NOT FOR RELEASE, PUBLICATION OR DISTRIBUTION, IN WHOLE OR IN PART, IN, INTO OR FROM ANY JURISDICTION WHERE TO DO SO WOULD CONSTITUTE A VIOLATION OF THE RELEVANT LAWS OF THAT JURISDICTION

FOR IMMEDIATE RELEASE

4 September 2012

RECOMMENDED CASH OFFER

for

ENK PLC ("ENK" or the "Company")

by

DMCI Holdings, Inc. ("DMCI") and D&A Income Limited ("D&A") (together the "Joint Offerors")

OFFER DECLARED WHOLLY UNCONDITIONAL

Introduction

On 8 August 2012, the Independent Directors of ENK and the Joint Offerors announced that they had agreed on the terms of a recommended cash offer (the "Offer") to be made by the Joint Offerors to acquire the entire issued and to be issued share capital of ENK not already owned by the Joint Offerors or their associates. The full terms and conditions of the Offer and the procedures for acceptance were set out in the offer document issued by the Joint Offerors on 24 August 2012 (the "Offer Document").

Offer wholly unconditional

The Joint Offerors confirm that as at 9:00 a.m. (London time) on 4 September 2012 they have received valid acceptances in respect of a total of 89,563,410 Shares, representing approximately 34.2 per cent. of the entire issued share capital of ENK, including 88,769,093 Shares which were subject to irrevocable undertakings, as set out in paragraph 6 of Appendix III of the Offer Document. In addition, since 22 August 2012, DMCI has acquired a further 15,555,000 Shares at or below the Offer Price through market purchases, representing approximately 5.9 per cent. of the entire issued share capital of ENK.
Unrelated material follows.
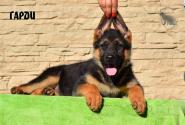 10_Puppies_Ux_Barrakuda_GARDI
Therefore, together with the 53,981,824 Shares, representing approximately 20.6 per cent. of the entire issued share capital of ENK, owned by the Joint Offerors on 22 August 2012, the Joint Offerors now own or have received valid acceptances in respect of a total of 159,100,234 Shares, representing approximately 60.7 per cent. of the existing share capital of ENK.

The Joint Offerors have today determined that the 90 per cent. Acceptance Condition will be waived and treated as satisfied. In addition, the Joint Offerors confirm that all the other Conditions to the Offer have been satisfied or waived and, accordingly, the Offer has become wholly unconditional.

Actions to be taken by Shareholders

ENK Shareholders who have not yet accepted the Offer are urged to do so immediately and, in any event, not later than 1.00 p.m. (London time) on Friday 14 September 2012.

Details on how to accept the Offer are set out in full in the Offer Document and the accompanying form of acceptance.

Cancellation of admission to trading in AIM and withdrawal from the ASX

As set out in the Offer Document, if sufficient Acceptances are received, the Joint Offerors intend to procure that ENK makes applications (i) to the London Stock Exchange for the cancellation of trading in Shares on AIM and to de-list ENK from AIM; and (ii) to the Australian Securities Exchange for the removal of the CDIs from the official list of the ASX. In addition the Joint Offerors may re-register ENK as a private company.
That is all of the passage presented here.